Não tardaram as reacções de protesto por parte da Entidade Reguladora para a Comunicação Social (ERC), da Comissão para a Igualdade de Género (CIG), de um conjunto de editorialistas e jornalistas, de personalidades públicas e anónimas nas redes sociais, dando corpo a uma verdadeira onda de contestação.
Na senda da Declaração de Munique (1971), o Estatuto do Jornalista (1999) preconiza o respeito pela intimidade e vida privada, evitando, por exemplo, a exposição pública desnecessária por meio de “imagens que atinjam a dignidade das pessoas através da exploração da sua vulnerabilidade psicológica, emocional ou física” (artigo 14 § 2.d). A questão que se coloca nestas matérias é de saber até que ponto o interesse público se sobrepõe ao interesse privado. Por um lado, “uma imagem vale mais do que mil palavras”, diz-nos Confúcio. “Le poids des mots. Le choc des photos”, reza a divisa do semanário Paris-Match. Por outro, o respeito pela dignidade humana é um valor inalienável.
Até que ponto foi/é lícito difundir as imagens – algumas delas premiadas – de Kim Phuc, a menina nua que foge ao bombardeamento com napalm da aldeia vietnamita de Trang Bang (1972), da agonia da adolescente colombiana Omayra Sanchez nos escombros de Armero-Guayabal (1985), da menina esquelética prostrada em Ayod, no Sudão, junto de um abutre (1993), de pessoas que saltam para a morte no World Trade Center (2001), da tortura de prisioneiros iraquianos na prisão de Abou-Ghraïb (2004) ou do menino sírio Aylan Kurdi morto numa praia turca (2015), para evocar apenas alguns casos mais mediáticos?

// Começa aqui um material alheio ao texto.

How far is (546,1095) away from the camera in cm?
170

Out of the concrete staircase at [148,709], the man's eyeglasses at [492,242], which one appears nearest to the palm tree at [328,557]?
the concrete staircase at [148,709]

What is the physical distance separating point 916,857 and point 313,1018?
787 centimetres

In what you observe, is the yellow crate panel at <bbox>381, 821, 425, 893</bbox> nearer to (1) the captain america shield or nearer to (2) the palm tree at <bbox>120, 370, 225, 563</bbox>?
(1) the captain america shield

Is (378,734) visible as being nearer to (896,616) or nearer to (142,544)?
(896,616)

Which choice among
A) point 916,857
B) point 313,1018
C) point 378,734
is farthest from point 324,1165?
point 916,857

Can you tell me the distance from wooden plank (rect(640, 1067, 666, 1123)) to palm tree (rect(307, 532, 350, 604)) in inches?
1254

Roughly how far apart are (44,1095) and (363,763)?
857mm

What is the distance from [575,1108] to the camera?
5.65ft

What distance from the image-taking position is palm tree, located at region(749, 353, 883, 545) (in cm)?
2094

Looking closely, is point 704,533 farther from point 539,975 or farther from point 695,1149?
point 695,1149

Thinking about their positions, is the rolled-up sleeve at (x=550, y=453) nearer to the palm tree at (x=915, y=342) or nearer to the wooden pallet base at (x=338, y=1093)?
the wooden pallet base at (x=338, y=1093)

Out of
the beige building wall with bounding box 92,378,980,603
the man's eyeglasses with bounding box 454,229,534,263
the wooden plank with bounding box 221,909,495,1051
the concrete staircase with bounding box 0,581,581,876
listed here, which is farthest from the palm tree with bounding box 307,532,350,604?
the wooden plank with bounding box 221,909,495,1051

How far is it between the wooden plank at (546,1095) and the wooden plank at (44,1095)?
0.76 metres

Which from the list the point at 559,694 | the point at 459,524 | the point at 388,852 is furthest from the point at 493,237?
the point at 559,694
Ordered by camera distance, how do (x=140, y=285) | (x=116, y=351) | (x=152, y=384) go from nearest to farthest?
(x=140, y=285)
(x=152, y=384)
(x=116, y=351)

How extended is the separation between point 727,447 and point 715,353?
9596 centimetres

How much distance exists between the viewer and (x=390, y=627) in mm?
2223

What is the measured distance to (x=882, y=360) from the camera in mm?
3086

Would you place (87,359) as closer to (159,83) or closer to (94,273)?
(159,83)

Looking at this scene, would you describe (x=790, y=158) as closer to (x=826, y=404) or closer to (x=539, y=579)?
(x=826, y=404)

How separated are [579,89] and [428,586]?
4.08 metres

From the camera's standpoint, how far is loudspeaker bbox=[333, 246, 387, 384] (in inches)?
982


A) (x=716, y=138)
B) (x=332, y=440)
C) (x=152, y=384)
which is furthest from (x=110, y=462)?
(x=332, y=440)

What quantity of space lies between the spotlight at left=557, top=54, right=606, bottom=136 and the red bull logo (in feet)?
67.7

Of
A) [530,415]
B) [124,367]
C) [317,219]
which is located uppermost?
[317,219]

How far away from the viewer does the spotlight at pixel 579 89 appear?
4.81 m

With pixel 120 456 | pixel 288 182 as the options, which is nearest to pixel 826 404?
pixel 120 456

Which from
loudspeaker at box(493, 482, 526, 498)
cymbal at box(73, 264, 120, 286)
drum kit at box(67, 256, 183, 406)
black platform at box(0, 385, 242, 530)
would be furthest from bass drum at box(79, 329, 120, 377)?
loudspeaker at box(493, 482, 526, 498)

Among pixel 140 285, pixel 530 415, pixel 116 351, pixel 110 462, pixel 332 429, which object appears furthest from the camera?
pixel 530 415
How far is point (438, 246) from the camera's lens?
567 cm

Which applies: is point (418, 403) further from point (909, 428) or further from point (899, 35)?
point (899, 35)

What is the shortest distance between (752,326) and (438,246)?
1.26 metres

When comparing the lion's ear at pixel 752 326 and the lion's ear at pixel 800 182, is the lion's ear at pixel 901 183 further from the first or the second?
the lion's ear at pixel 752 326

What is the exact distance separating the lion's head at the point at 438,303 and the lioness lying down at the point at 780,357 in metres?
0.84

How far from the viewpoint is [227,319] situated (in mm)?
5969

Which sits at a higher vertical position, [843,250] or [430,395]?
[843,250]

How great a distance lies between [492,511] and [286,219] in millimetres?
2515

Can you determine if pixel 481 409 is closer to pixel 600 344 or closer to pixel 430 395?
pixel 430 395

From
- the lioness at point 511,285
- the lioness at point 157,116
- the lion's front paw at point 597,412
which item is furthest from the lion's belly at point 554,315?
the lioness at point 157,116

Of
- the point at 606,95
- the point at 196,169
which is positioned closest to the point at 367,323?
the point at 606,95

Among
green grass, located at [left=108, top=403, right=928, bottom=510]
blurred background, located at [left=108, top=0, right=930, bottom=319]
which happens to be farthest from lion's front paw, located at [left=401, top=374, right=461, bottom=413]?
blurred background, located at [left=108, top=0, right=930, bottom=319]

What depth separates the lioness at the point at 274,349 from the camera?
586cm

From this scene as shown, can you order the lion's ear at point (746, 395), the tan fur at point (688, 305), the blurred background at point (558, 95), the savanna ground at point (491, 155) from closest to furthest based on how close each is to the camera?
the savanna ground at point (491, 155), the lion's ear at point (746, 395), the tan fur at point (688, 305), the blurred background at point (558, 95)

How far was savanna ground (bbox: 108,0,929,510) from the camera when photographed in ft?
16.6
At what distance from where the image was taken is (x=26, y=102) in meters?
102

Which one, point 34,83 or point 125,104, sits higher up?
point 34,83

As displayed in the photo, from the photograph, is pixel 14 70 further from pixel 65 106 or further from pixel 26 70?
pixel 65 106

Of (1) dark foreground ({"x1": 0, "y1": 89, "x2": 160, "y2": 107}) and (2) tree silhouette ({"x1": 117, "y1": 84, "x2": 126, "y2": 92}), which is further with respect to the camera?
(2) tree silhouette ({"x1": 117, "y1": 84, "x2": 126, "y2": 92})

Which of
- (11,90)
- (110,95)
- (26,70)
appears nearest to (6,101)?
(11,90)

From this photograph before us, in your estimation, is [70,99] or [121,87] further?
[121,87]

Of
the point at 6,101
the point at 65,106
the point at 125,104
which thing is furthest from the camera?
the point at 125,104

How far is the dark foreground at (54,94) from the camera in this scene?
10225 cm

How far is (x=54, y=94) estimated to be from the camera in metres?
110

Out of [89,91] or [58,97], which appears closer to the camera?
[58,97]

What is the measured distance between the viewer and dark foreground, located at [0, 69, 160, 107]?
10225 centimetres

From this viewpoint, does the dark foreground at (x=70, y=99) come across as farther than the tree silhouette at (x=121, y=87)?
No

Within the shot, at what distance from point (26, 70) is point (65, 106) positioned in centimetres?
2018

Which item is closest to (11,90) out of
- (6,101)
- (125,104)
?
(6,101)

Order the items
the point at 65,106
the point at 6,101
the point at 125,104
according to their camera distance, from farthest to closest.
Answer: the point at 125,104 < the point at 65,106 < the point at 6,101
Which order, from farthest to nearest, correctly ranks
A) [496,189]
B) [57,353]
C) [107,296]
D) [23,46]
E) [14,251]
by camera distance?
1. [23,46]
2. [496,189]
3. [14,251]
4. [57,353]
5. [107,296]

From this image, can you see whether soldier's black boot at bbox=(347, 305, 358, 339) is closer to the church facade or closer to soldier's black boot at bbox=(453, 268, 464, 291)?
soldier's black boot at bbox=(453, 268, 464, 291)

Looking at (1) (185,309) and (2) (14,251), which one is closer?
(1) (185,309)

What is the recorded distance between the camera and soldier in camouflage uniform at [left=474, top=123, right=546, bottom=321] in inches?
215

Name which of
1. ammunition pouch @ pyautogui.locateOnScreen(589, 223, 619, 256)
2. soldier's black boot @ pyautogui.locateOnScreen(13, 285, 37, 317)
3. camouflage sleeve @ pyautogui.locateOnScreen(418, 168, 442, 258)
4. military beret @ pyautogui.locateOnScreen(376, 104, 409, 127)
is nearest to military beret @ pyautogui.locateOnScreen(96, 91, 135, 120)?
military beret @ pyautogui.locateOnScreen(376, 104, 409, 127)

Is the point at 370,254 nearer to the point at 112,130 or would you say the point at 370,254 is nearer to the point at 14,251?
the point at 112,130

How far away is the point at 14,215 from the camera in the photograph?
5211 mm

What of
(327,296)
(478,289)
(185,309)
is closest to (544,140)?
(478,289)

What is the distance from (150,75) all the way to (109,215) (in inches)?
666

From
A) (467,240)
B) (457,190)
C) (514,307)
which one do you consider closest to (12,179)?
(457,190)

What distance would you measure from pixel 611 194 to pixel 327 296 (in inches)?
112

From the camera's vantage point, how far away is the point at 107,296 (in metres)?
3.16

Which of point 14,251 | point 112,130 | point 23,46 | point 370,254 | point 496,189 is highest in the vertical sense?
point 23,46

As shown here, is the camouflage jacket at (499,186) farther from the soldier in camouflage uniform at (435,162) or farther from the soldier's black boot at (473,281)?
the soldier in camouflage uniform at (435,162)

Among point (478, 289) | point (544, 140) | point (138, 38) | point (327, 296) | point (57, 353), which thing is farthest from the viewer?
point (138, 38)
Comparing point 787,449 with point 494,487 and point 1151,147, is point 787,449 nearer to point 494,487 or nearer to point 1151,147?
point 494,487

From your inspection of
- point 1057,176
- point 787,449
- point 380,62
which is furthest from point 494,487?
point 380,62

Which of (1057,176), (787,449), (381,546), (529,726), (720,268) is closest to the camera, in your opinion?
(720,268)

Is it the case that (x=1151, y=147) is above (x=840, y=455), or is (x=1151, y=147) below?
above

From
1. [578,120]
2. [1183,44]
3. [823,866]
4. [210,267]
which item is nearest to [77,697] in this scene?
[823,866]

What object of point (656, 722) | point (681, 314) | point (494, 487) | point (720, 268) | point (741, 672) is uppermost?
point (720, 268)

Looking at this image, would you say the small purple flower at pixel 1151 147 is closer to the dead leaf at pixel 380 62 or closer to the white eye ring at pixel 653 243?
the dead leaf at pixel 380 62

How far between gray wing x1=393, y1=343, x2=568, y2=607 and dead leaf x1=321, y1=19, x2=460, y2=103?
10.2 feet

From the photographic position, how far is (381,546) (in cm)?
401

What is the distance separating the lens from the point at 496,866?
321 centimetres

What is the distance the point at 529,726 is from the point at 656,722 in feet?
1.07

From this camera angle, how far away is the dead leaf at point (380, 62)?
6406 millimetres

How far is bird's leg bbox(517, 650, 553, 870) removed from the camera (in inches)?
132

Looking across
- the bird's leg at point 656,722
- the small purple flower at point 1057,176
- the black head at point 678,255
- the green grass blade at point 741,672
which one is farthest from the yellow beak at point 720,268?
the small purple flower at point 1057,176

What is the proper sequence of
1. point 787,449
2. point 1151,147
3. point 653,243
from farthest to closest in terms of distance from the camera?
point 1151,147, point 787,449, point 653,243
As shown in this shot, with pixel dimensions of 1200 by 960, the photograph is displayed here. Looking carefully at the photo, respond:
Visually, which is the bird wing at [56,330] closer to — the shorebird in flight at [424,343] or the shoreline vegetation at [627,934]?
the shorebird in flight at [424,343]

Não sou leitor do CM, nem faço parte das audiências da CMTV. Não me revejo nestes órgãos de comunicação social, mas concebo perfeitamente que haja quem com eles se identifique. Neste caso específico, considero escusada a publicação de um vídeo que a, a meu ver, não traz nenhum valor acrescentado em termos informativos e/ou de interesse público. Creio, todavia, que esta vaga de fundo contra os dois media de cariz mais sensacionalista constitui, até certo ponto, um rito de purificação social que as colectividades primitivas já consubstanciavam na cerimónia do bode expiatório: aquele que é imolado em expiação pelas faltas de todos.
Quando olhamos para a (in)dependência do nosso jornalismo político, económico e desportivo – mas também para as condições de trabalho cada vez mais precárias no sector – continua a ser um milagre quotidiano que ainda haja algum trabalho e alguns jornalistas de primeira água, no meio de tantos atropelos à deontologia (não respeito pela vida privada, falta de integridade e de independência, plágios, não respeito pela presunção de inocência, não diversificação das fontes, etc.). Embora saiba que estou a contracorrente, apetece-me dizer que, neste contexto, o mais fácil ainda é bater no Correio da Manhã.